I love what you’re doing and I loved your book. Now I need a demo for how to put up the solar panels and do the diesel-conversion.


OrgoCowboy said:

Mine would be more of a “how not to.” But I suppose that could be useful, too. I have to continually remind myself that tumbling off roofs and getting generally outsmarted by livestock is my shtick. It’s not just how I communicate to an audience how much fun I’m having, but it’s how I learn.


Eric said:

All this talk about berries has created plans to go to Lavender Spring Ranch to pick rasberries.
Will fill up the Jetta TDI with Bio Fuel and head up there this weekend. Watch those berries they go fast. Have a great day Eric


OrgoCowboy said:

Wow, talk about preaching to the converted.

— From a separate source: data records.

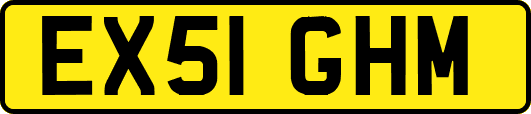 EX51 GHM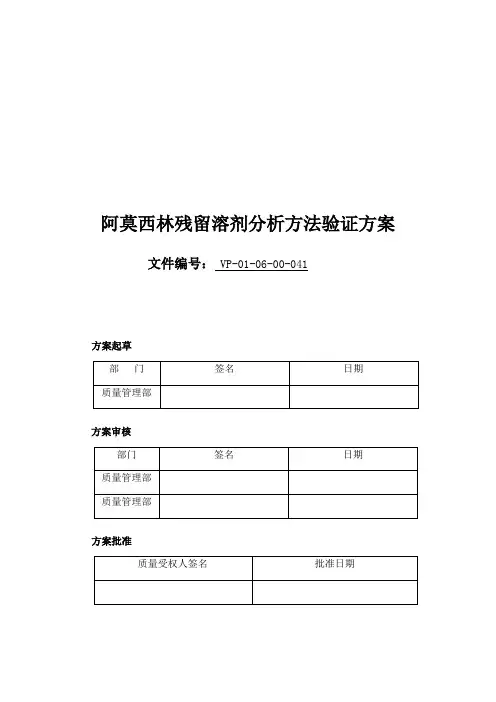 阿莫西林残留溶剂分析方法验证方案

文件编号： VP-01-06-00-041

方案起草

| 部　门 | 签名 | 日期 |
|---|---|---|
| 质量管理部 | | |

方案审核

| 部门 | 签名 | 日期 |
|---|---|---|
| 质量管理部 | | |
| 质量管理部 | | |

方案批准

| 质量受权人签名 | 批准日期 |
|---|---|
| | |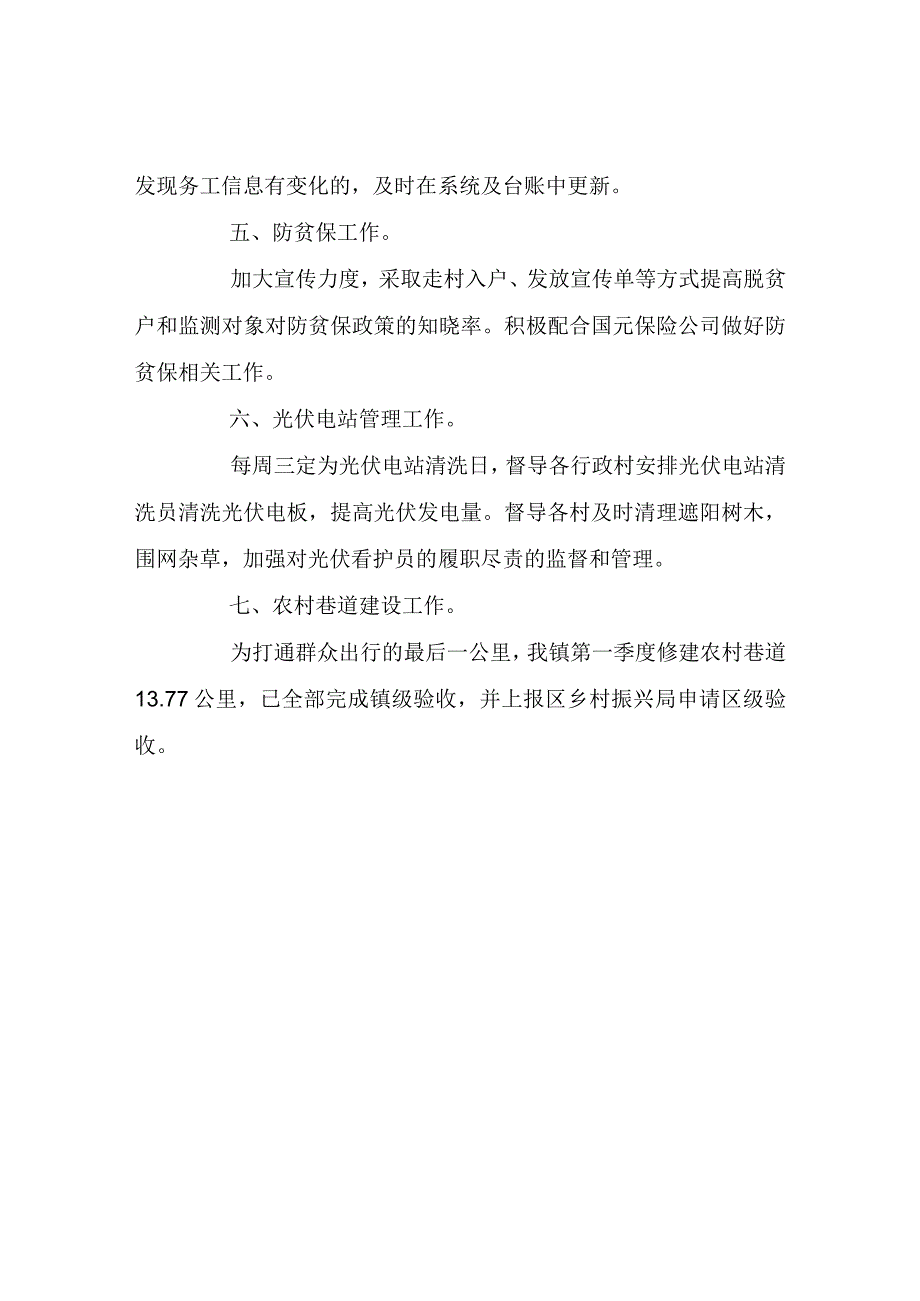 发现务工信息有变化的，及时在系统及台账中更新。

五、防贫保工作。

加大宣传力度，采取走村入户、发放宣传单等方式提高脱贫户和监测对象对防贫保政策的知晓率。积极配合国元保险公司做好防贫保相关工作。

六、光伏电站管理工作。

每周三定为光伏电站清洗日，督导各行政村安排光伏电站清洗员清洗光伏电板，提高光伏发电量。督导各村及时清理遮阳树木，围网杂草，加强对光伏看护员的履职尽责的监督和管理。

七、农村巷道建设工作。

为打通群众出行的最后一公里，我镇第一季度修建农村巷道13.77公里，已全部完成镇级验收，并上报区乡村振兴局申请区级验收。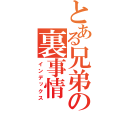 とある兄弟の裏事情
インデックス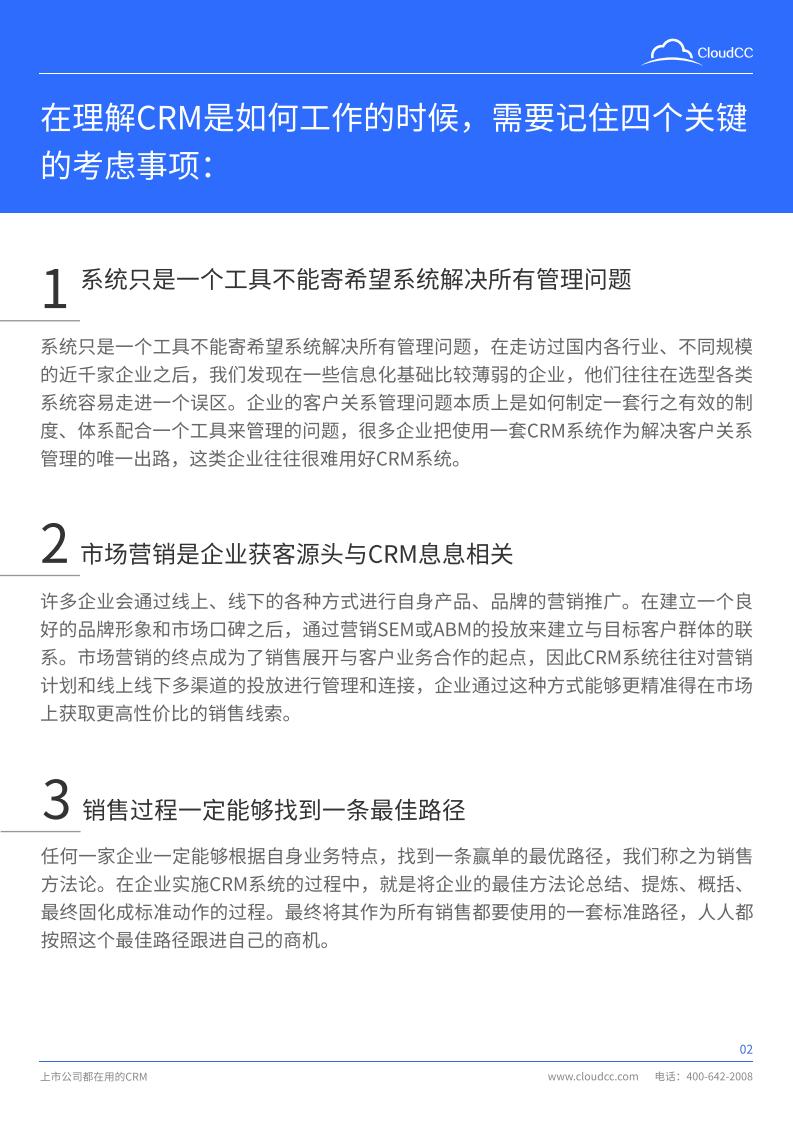 CloudCC

在理解CRM是如何工作的时候，需要记住四个关键的考虑事项：

1 系统只是一个工具不能寄希望系统解决所有管理问题

系统只是一个工具不能寄希望系统解决所有管理问题，在走访过国内各行业、不同规模的近千家企业之后，我们发现在一些信息化基础比较薄弱的企业，他们往往在选型各类系统容易走进一个误区。企业的客户关系管理问题本质上是如何制定一套行之有效的制度、体系配合一个工具来管理的问题，很多企业把使用一套CRM系统作为解决客户关系管理的唯一出路，这类企业往往很难用好CRM系统。

2 市场营销是企业获客源头与CRM息息相关

许多企业会通过线上、线下的各种方式进行自身产品、品牌的营销推广。在建立一个良好的品牌形象和市场口碑之后，通过营销SEM或ABM的投放来建立与目标客户群体的联系。市场营销的终点成为了销售展开与客户业务合作的起点，因此CRM系统往往对营销计划和线上线下多渠道的投放进行管理和连接，企业通过这种方式能够更精准得在市场上获取更高性价比的销售线索。

3 销售过程一定能够找到一条最佳路径

任何一家企业一定能够根据自身业务特点，找到一条赢单的最优路径，我们称之为销售方法论。在企业实施CRM系统的过程中，就是将企业的最佳方法论总结、提炼、概括、最终固化成标准动作的过程。最终将其作为所有销售都要使用的一套标准路径，人人都按照这个最佳路径跟进自己的商机。

02

上市公司都在用的CRM

www.cloudcc.com 电话：400-642-2008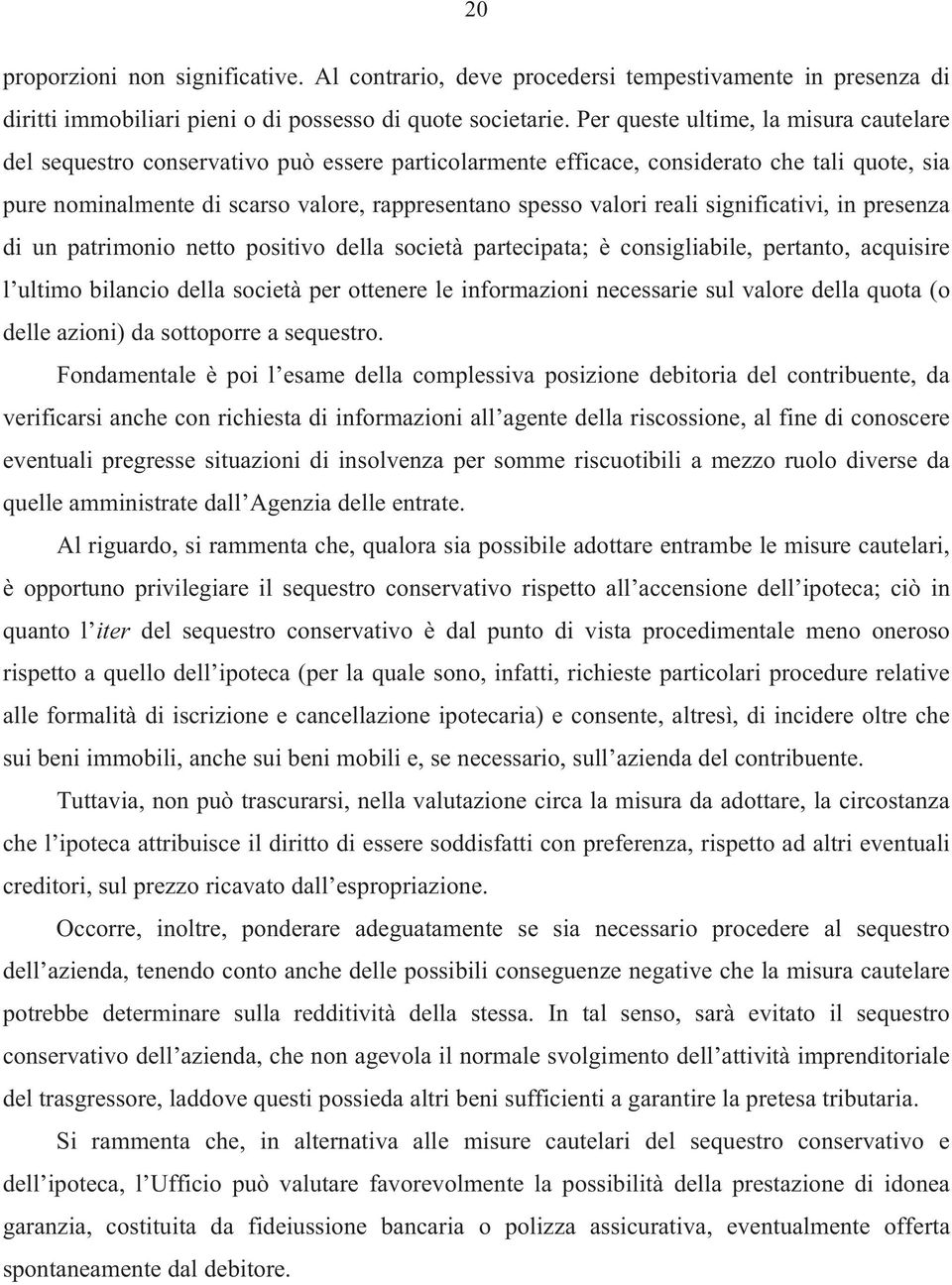 20

proporzioni non significative. Al contrario, deve procedersi tempestivamente in presenza di diritti immobiliari pieni o di possesso di quote societarie. Per queste ultime, la misura cautelare del sequestro conservativo può essere particolarmente efficace, considerato che tali quote, sia pure nominalmente di scarso valore, rappresentano spesso valori reali significativi, in presenza di un patrimonio netto positivo della società partecipata; è consigliabile, pertanto, acquisire l'ultimo bilancio della società per ottenere le informazioni necessarie sul valore della quota (o delle azioni) da sottoporre a sequestro.

Fondamentale è poi l'esame della complessiva posizione debitoria del contribuente, da verificarsi anche con richiesta di informazioni all'agente della riscossione, al fine di conoscere eventuali pregresse situazioni di insolvenza per somme riscuotibili a mezzo ruolo diverse da quelle amministrate dall'Agenzia delle entrate.

Al riguardo, si rammenta che, qualora sia possibile adottare entrambe le misure cautelari, è opportuno privilegiare il sequestro conservativo rispetto all'accensione dell'ipoteca; ciò in quanto l'iter del sequestro conservativo è dal punto di vista procedimentale meno oneroso rispetto a quello dell'ipoteca (per la quale sono, infatti, richieste particolari procedure relative alle formalità di iscrizione e cancellazione ipotecaria) e consente, altresì, di incidere oltre che sui beni immobili, anche sui beni mobili e, se necessario, sull'azienda del contribuente.

Tuttavia, non può trascurarsi, nella valutazione circa la misura da adottare, la circostanza che l'ipoteca attribuisce il diritto di essere soddisfatti con preferenza, rispetto ad altri eventuali creditori, sul prezzo ricavato dall'espropriazione.

Occorre, inoltre, ponderare adeguatamente se sia necessario procedere al sequestro dell'azienda, tenendo conto anche delle possibili conseguenze negative che la misura cautelare potrebbe determinare sulla redditività della stessa. In tal senso, sarà evitato il sequestro conservativo dell'azienda, che non agevola il normale svolgimento dell'attività imprenditoriale del trasgressore, laddove questi possieda altri beni sufficienti a garantire la pretesa tributaria.

Si rammenta che, in alternativa alle misure cautelari del sequestro conservativo e dell'ipoteca, l'Ufficio può valutare favorevolmente la possibilità della prestazione di idonea garanzia, costituita da fideiussione bancaria o polizza assicurativa, eventualmente offerta spontaneamente dal debitore.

I actually had berry juice on my fingers when your post came in. Have fun. It sounds like an important health maintenance kind of day.


Ty said:

I loved your book, so vivid, I could put myself right there in your adventure!


OrgoCowboy said:

If you add “frequent “mis-” before adventure, and still feel the same way, then you might be a future Neo-Rugged Individualist.


Victoria said:

So looking forward to seeing you perform again at your upcoming event in San Antonio! Big fan of your work.